National blasts Government's Pharmac funding increase

National is blasting the Government's Pharmac funding increase as a "pathetic shadow of what is needed" and warns it will actually limit New Zealanders' ability to access important medication.

On Sunday, the Government announced an increase of $160 million over four years in the Combined Pharmaceutical Budget, made up of an extra $10 million in 2020/2021 and $150 million over the subsequent three years.

However National's Health spokesperson Michael Woodhouse is dismissive of this amount, saying it "beggars belief that the Government is skimping on funding".

"The $10 million increase to Pharmac in 2020-21 is less than 1 percent of its baseline and falls well short of inflation," he says in a statement.

"The Health Minister admits the increase isn't a ramp-up. I would go further and say that it is a significant ramp-down in real funding.

"There is going to be increased pressure for medicines as a result of the COVID-19 crisis and we need to be prepared."

Making the Government's announcement, Health Minister David Clark said the funding will "secure our medicine supply, while at the same time allowing scope for Pharmac to continue to work on expanding the range of funded treatments where possible".

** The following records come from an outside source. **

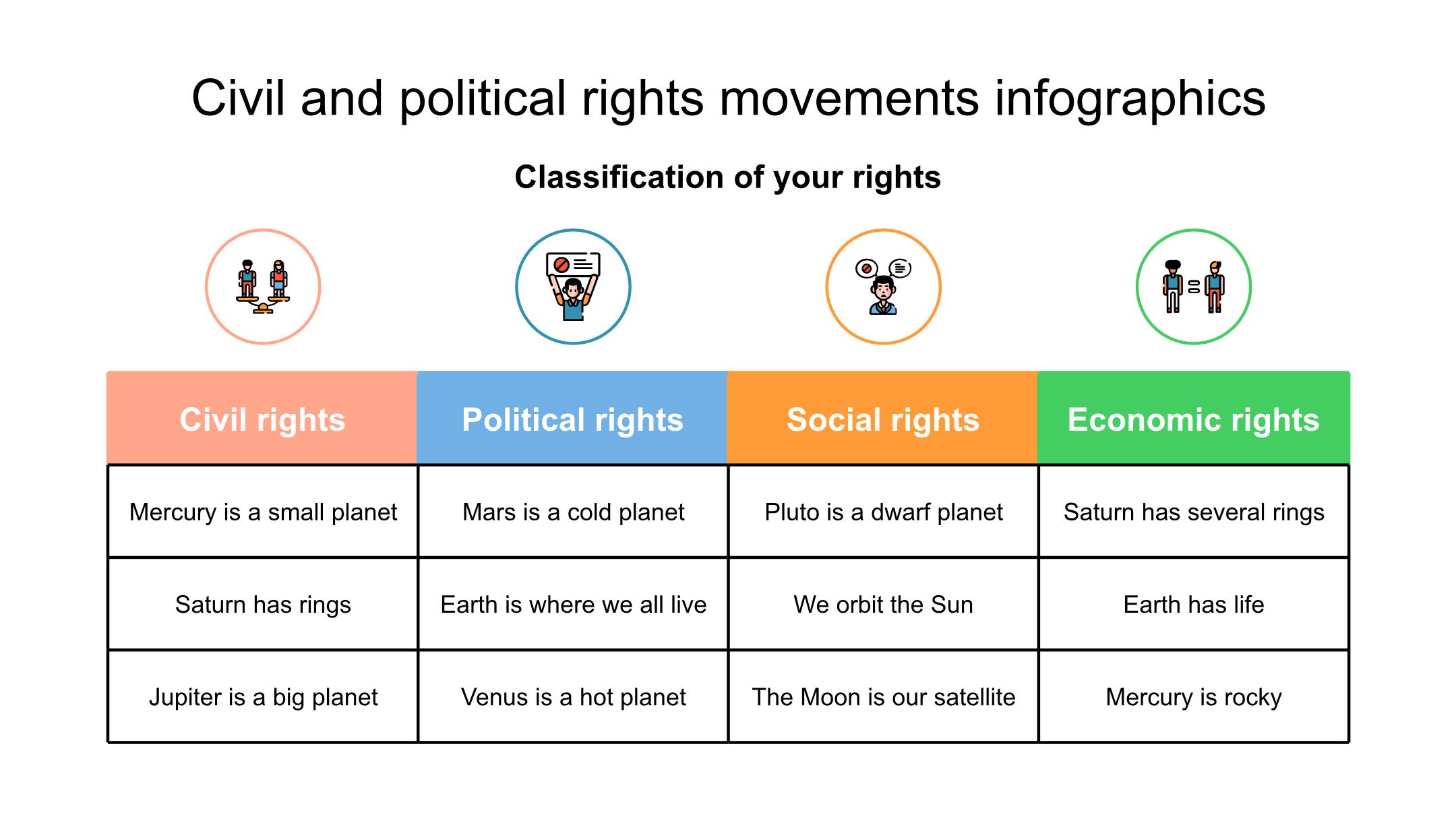 Civil and political rights movements infographics

Classification of your rights

| Civil rights | Political rights | Social rights | Economic rights |
|---|---|---|---|
| Mercury is a small planet | Mars is a cold planet | Pluto is a dwarf planet | Saturn has several rings |
| Saturn has rings | Earth is where we all live | We orbit the Sun | Earth has life |
| Jupiter is a big planet | Venus is a hot planet | The Moon is our satellite | Mercury is rocky |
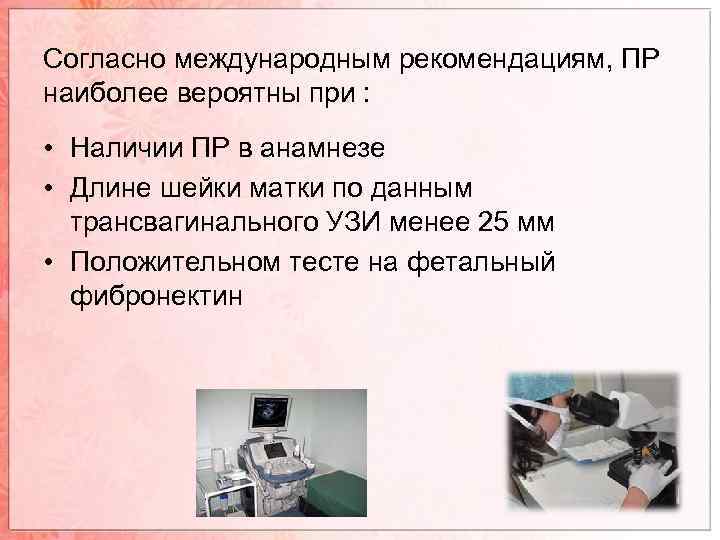 Согласно международным рекомендациям, ПР наиболее вероятны при :

• Наличии ПР в анамнезе
• Длине шейки матки по данным трансвагинального УЗИ менее 25 мм
• Положительном тесте на фетальный фибронектин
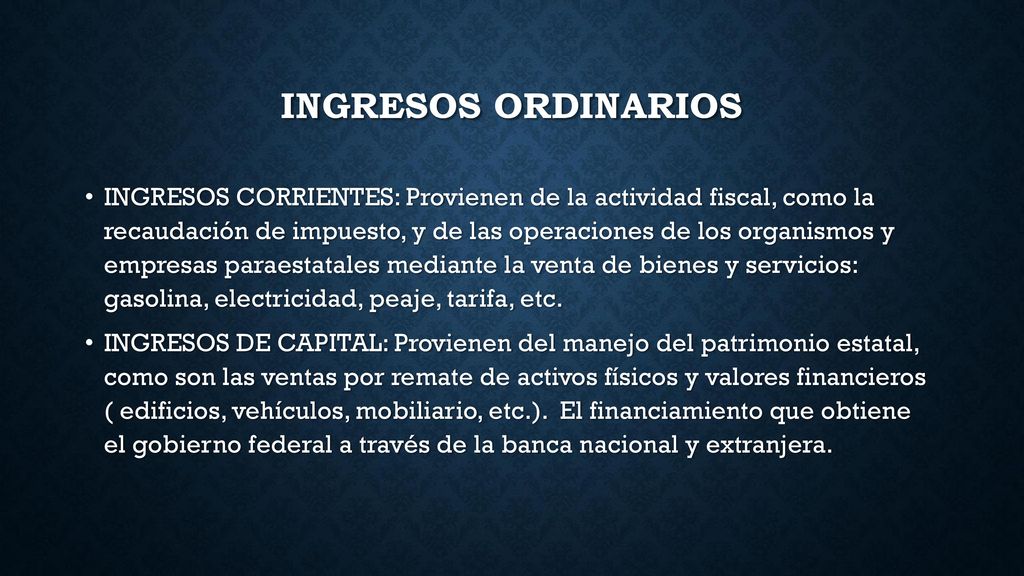 INGRESOS ORDINARIOS

• INGRESOS CORRIENTES: Provienen de la actividad fiscal, como la recaudación de impuesto, y de las operaciones de los organismos y empresas paraestatales mediante la venta de bienes y servicios: gasolina, electricidad, peaje, tarifa, etc.

• INGRESOS DE CAPITAL: Provienen del manejo del patrimonio estatal, como son las ventas por remate de activos físicos y valores financieros ( edificios, vehículos, mobiliario, etc.). El financiamiento que obtiene el gobierno federal a través de la banca nacional y extranjera.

Since Budget 2019, 13 new medications have been approved by Pharmac to become publicly funded, including six new cancer treatments. In the last two years, more than 200,000 New Zealanders have benefited from 65 additional or widened-access subsidised medicines, the Health Minister said. 

However the Breast Cancer Foundation NZ is begging the Government to improve early access to new cancer drugs.

"Pharmac announced it will continue to take the same approach to approving new drugs that it's taken for the last 27 years," CEO Evangelia Henderson says in a statement.

"We all know that's not good enough for evaluating the latest, specialised cancer drugs. Even the Government acknowledged that last year, when it agreed to develop a plan for early access to new cancer medicines."

Patients are still waiting for that plan, Henderson says, and it will be fatal to back away from it now.

"While COVID-19 might be eliminated in New Zealand, cancer certainly won't be. Developing a simpler, faster way to approve new cancer drugs, based on evidence accepted in other developed countries, will save or extend the lives of thousands of Kiwis."

And Woodhouse says the Pharmac funding decision only makes it tougher for patients to get the drugs they need.

"We have already seen a spending commitment on Keytruda delayed due to fiscal constraints and this announcement makes similar decisions more likely," he says.

"Instead of trying to mislead the public and pretend they're addressing the issue with spin, the Government needs to front up and ensure our hospitals and Pharmac have the support needed to get the job done."